» Required action
For the records below, output word for word the lines from the one with "Discover the installation" up to and including the one with "Der Eiffelturm bei". No pictures.

» Supplied material
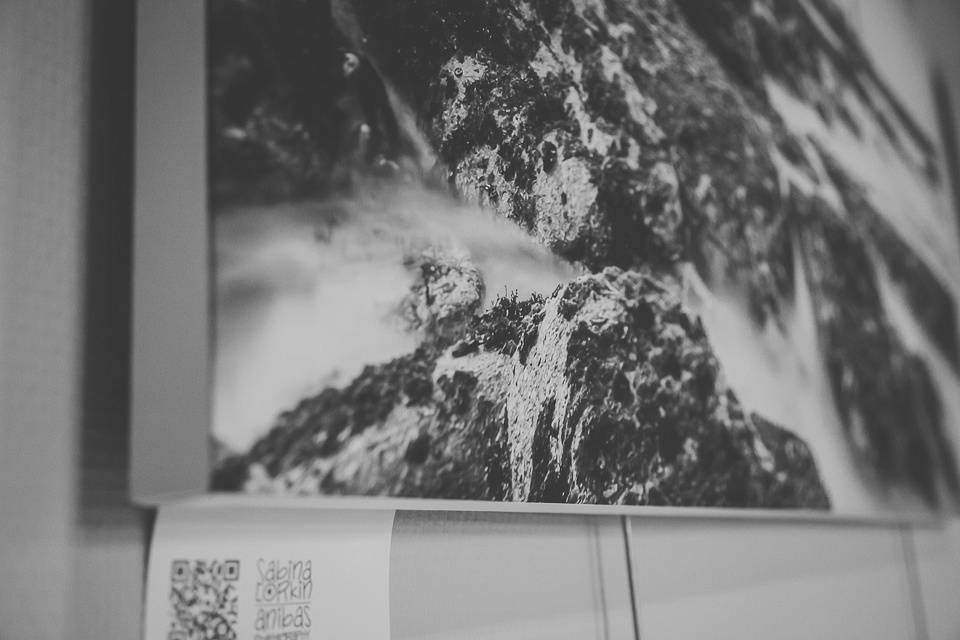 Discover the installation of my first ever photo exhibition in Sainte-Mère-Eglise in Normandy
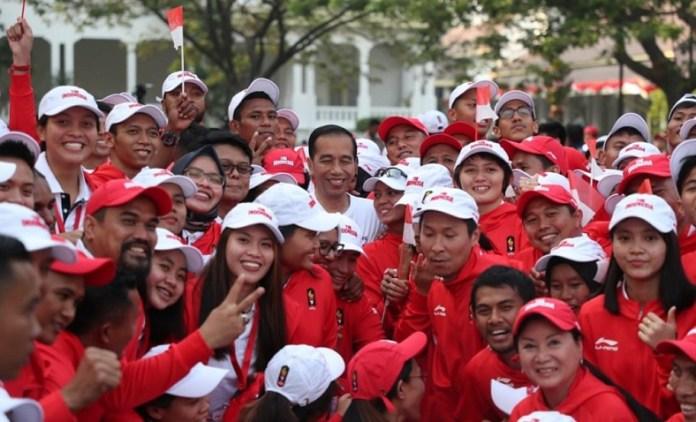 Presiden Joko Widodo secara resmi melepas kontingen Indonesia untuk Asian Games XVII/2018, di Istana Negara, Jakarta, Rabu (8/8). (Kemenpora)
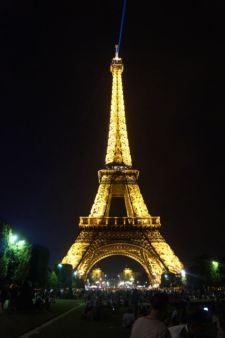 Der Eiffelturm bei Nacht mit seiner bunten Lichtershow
* * *
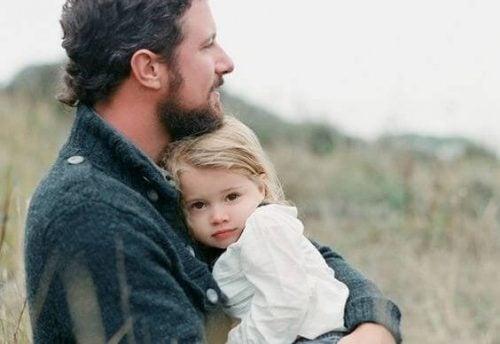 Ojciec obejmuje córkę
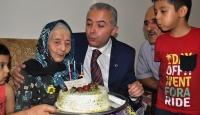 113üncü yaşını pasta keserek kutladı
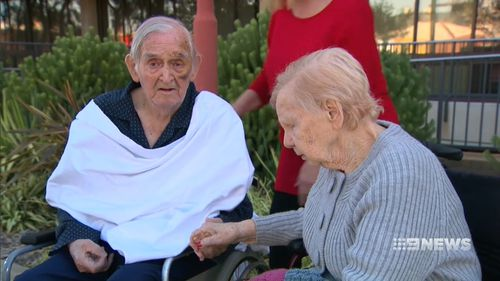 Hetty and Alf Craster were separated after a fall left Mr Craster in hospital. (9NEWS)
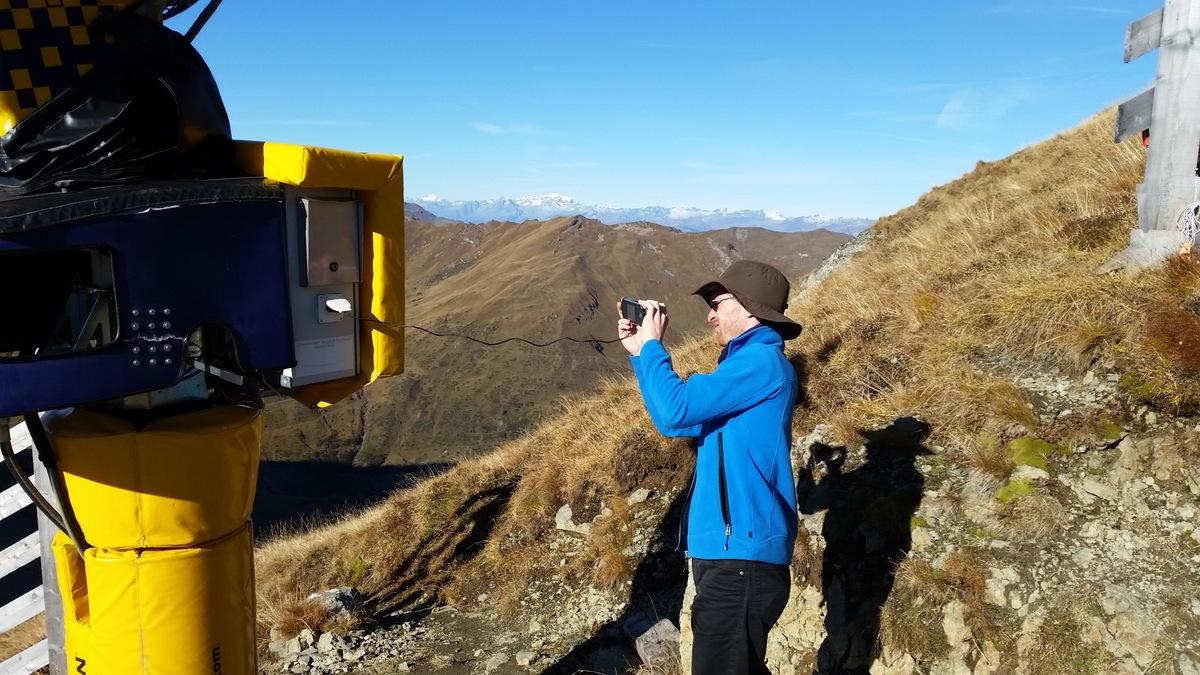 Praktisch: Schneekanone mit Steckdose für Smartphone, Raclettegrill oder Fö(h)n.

» Solution below
 Discover the installation of my first ever photo exhibition in Sainte-Mère-Eglise in Normandy
 Presiden Joko Widodo secara resmi melepas kontingen Indonesia untuk Asian Games XVII/2018, di Istana Negara, Jakarta, Rabu (8/8). (Kemenpora)
 Der Eiffelturm bei Nacht mit seiner bunten Lichtershow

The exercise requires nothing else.